I will keep in mind that you are not comfortable with it. I always put it in quotation marks when I use it. But one thing I HAVE noticed in Milwaukee is that people of dark complexion use it loudly and in public dozens of times a day. I remember the time a young man in a corner of the library at the Boys and Girls club was lecturing some younger kids on something ending in "... because we n____." I still regret that I did not walk over and tell him "Ain't no n____ in this club." I have said that on other occasions, out loud, but didn't think fast enough that time.

I agree we should put the word out of business. I've been reading up on some of the military training camps in 1941, and one officer had a reputation for not allowing the word to be used by any white person talking to a black person, or by any black person talking to another black person, even for fun. I've heard high school tour groups at the Schomburg Center emphatically told by a tour guide that it is NEVER OK to use the word. But she did pronounce it to tell them so.

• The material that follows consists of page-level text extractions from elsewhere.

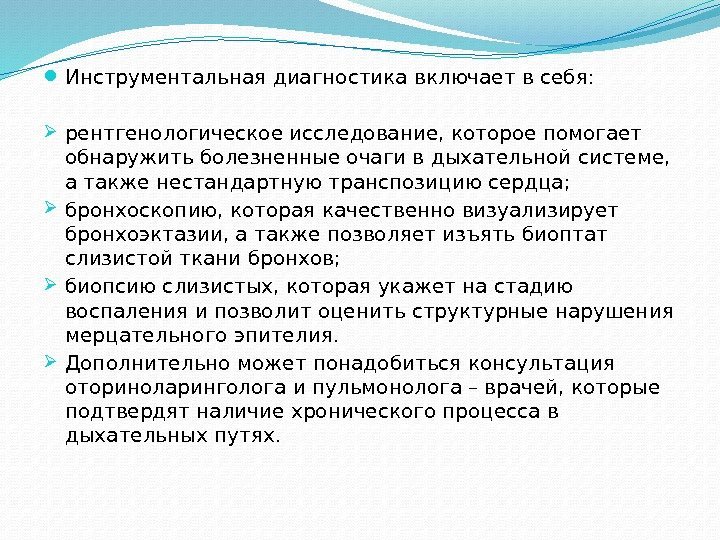 Инструментальная диагностика включает в себя:

рентгенологическое исследование, которое помогает обнаружить болезненные очаги в дыхательной системе, а также нестандартную транспозицию сердца;

бронхоскопию, которая качественно визуализирует бронхоэктазии, а также позволяет изъять биоптат слизистой ткани бронхов;

биопсию слизистых, которая укажет на стадию воспаления и позволит оценить структурные нарушения мерцательного эпителия.

Дополнительно может понадобиться консультация оториноларинголога и пульмонолога – врачей, которые подтвердят наличие хронического процесса в дыхательных путях.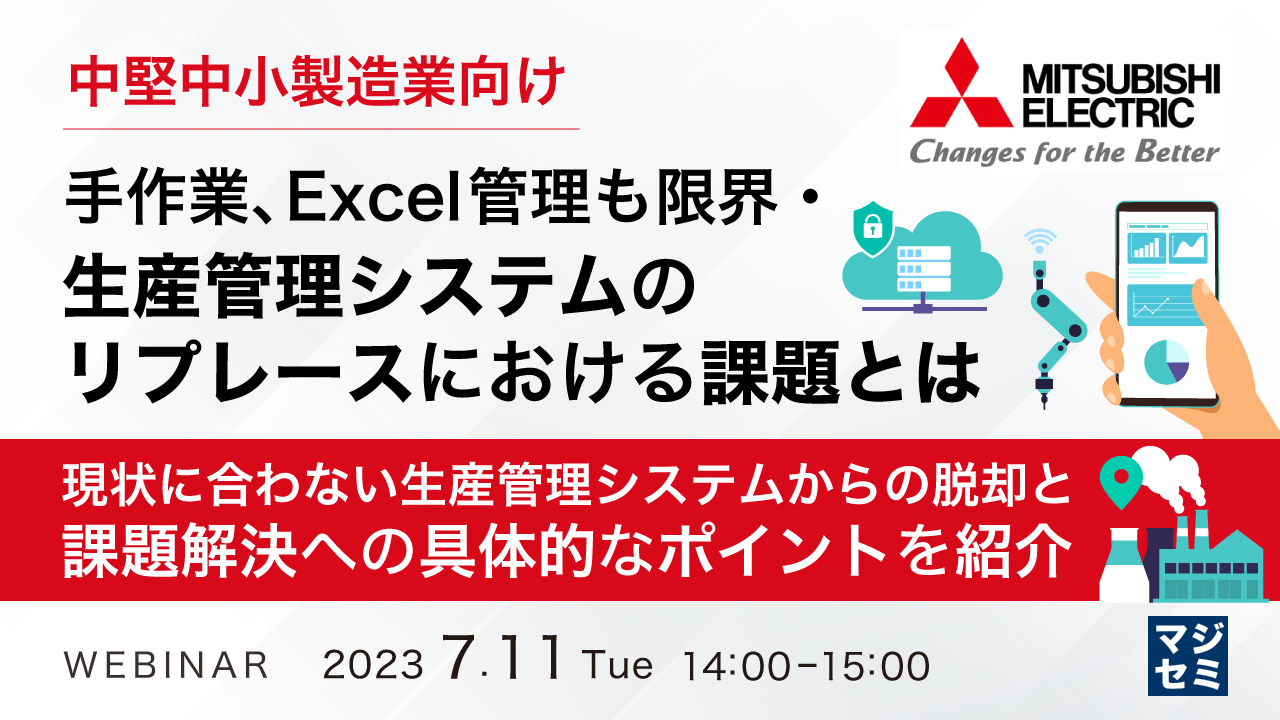 中堅中小製造業向け

MITSUBISHI ELECTRIC
Changes for the Better

手作業、Excel管理も限界・
生産管理システムの
リプレースにおける課題とは

現状に合わない生産管理システムからの脱却と
課題解決への具体的なポイントを紹介

WEBINAR 2023 7.11 Tue 14:00-15:00

マジセミ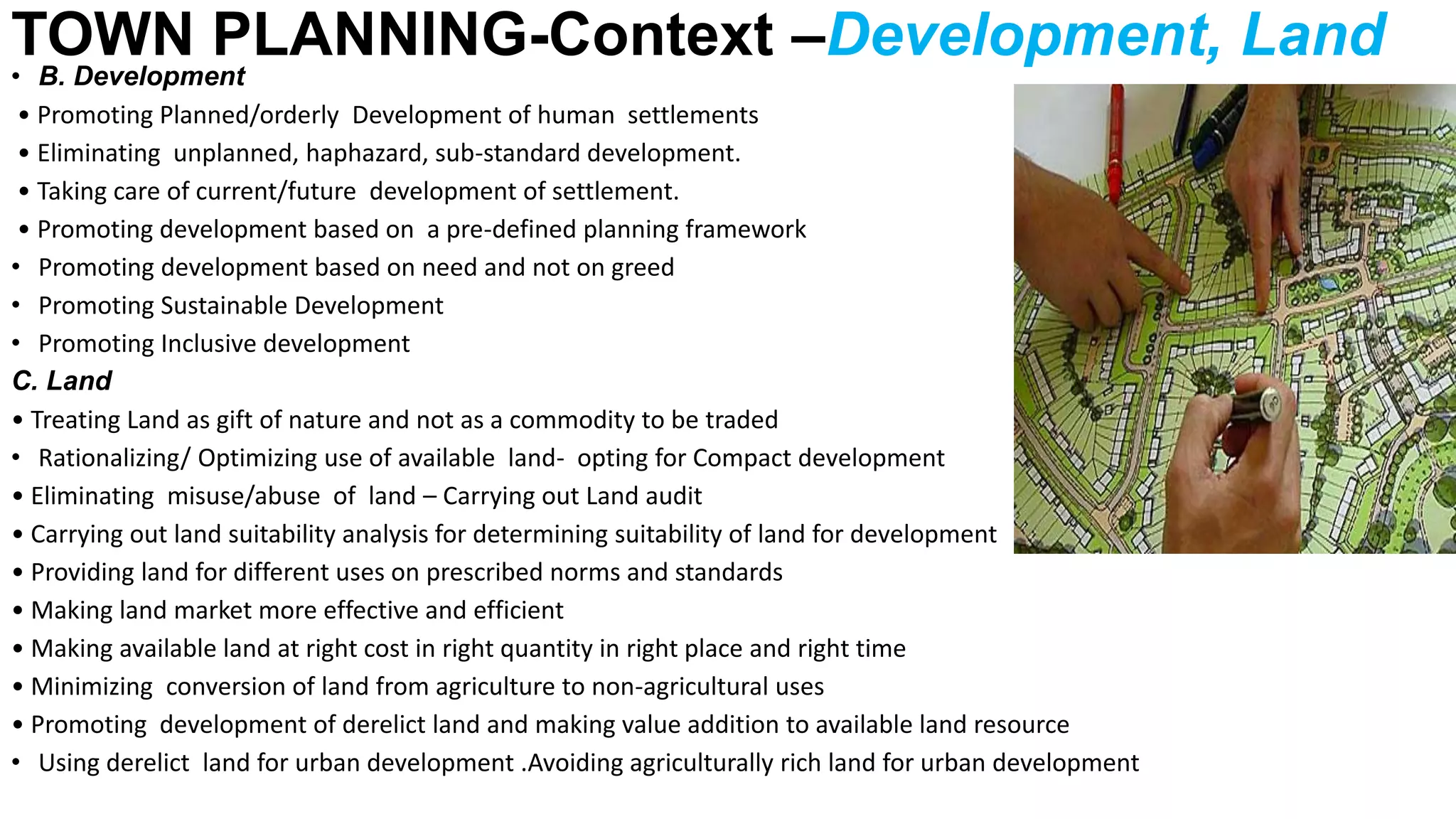 TOWN PLANNING-Context –Development, Land

• B. Development
• Promoting Planned/orderly Development of human settlements
• Eliminating unplanned, haphazard, sub-standard development.
• Taking care of current/future development of settlement.
• Promoting development based on a pre-defined planning framework
• Promoting development based on need and not on greed
• Promoting Sustainable Development
• Promoting Inclusive development

C. Land
• Treating Land as gift of nature and not as a commodity to be traded
• Rationalizing/ Optimizing use of available land- opting for Compact development
• Eliminating misuse/abuse of land – Carrying out Land audit
• Carrying out land suitability analysis for determining suitability of land for development
• Providing land for different uses on prescribed norms and standards
• Making land market more effective and efficient
• Making available land at right cost in right quantity in right place and right time
• Minimizing conversion of land from agriculture to non-agricultural uses
• Promoting development of derelict land and making value addition to available land resource
• Using derelict land for urban development .Avoiding agriculturally rich land for urban development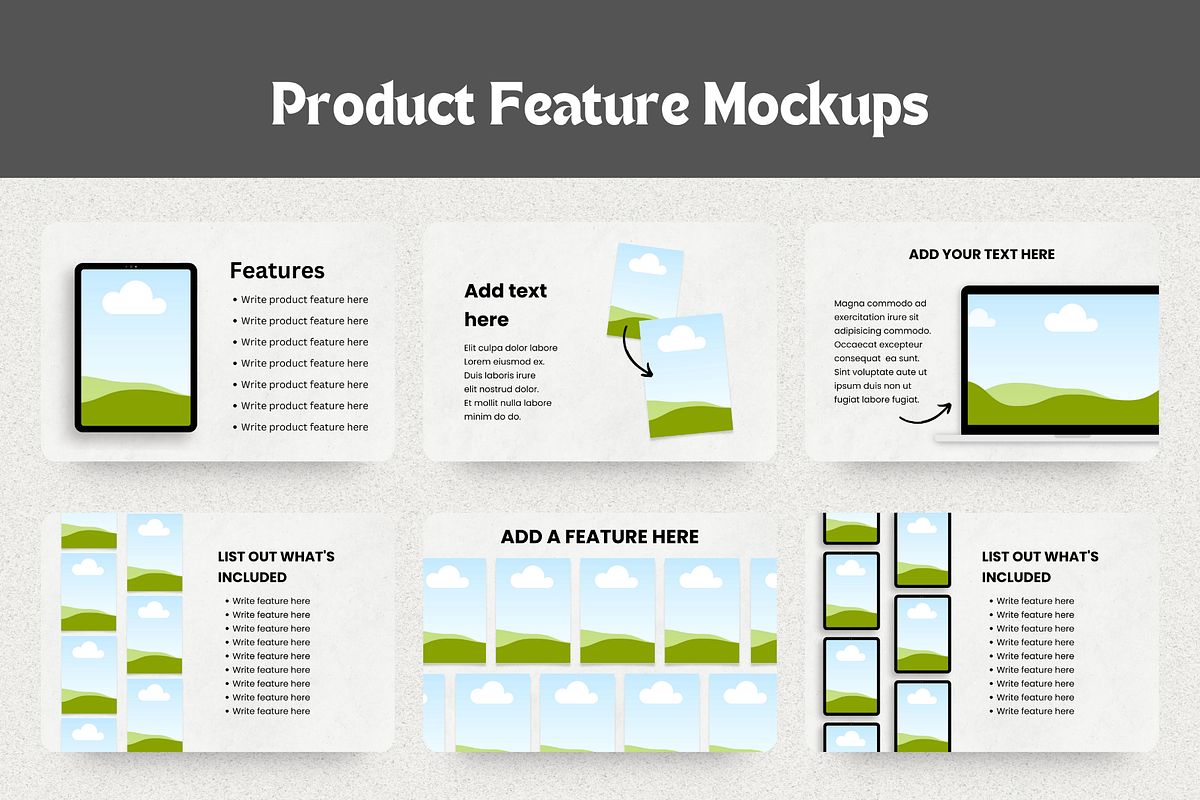 Product Feature Mockups

Features

- Write product feature here
- Write product feature here
- Write product feature here
- Write product feature here
- Write product feature here
- Write product feature here
- Write product feature here

Add text here

Elit culpa dolor labore Lorem eiusmod ex. Duis laboris irure elit nostrud dolor. Et mollit nulla labore minim do do.

ADD YOUR TEXT HERE

Magna commodo ad exercitation irure sit adipisicing commodo. Occaecat excepteur consequat ea sunt. Sint voluptate aute ut ipsum duis non ut fugiat labore fugiat.

LIST OUT WHAT'S INCLUDED

- Write feature here
- Write feature here
- Write feature here
- Write feature here
- Write feature here
- Write feature here
- Write feature here
- Write feature here
- Write feature here

ADD A FEATURE HERE

LIST OUT WHAT'S INCLUDED

- Write feature here
- Write feature here
- Write feature here
- Write feature here
- Write feature here
- Write feature here
- Write feature here
- Write feature here
- Write feature here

Dog Scoop shouldn't use it either.

Bartender Cabbie said...

Anyone who is in the business of educatin the younguns needs to abstain from Facebook, My Space, etc. If one blogs then they need to do it in stealth mode.

Siarlys Jenkins said...

I don't know... Gary teaches at a publicly funded university, and he speaks in his own name. I use a family name and a foreign analog because I don't want the whole cyber world to come crashing into my personal life, although most of my friends know my nom de plume. I would say this teacher has a sound case if they try to retaliate against him for his free speech.

Bartender Cabbie said...

The teacher probably would have a good case but who needs all that drama. Stealth mode is better for those employed in a public school (k-12) setting.

Siarlys Jenkins said...

Stealth mode has its advantages. But if the internet is moving in the direction envisioned by Arthur C. Clarke, where the whole world population could some day have on line discussion and debate on global political issues, then vote on them, it is going to be a problem if employers can coerce your civic participation like that. It goes back to when the secret ballot was instituted, because powerful and wealthy men could take down names when votes were cast publicly. Only now, part of the civic participation WILL be publicly available. This might be worth drawing a line in the sane and fighting over. We can all get together long enough to suppress a little political correctness here.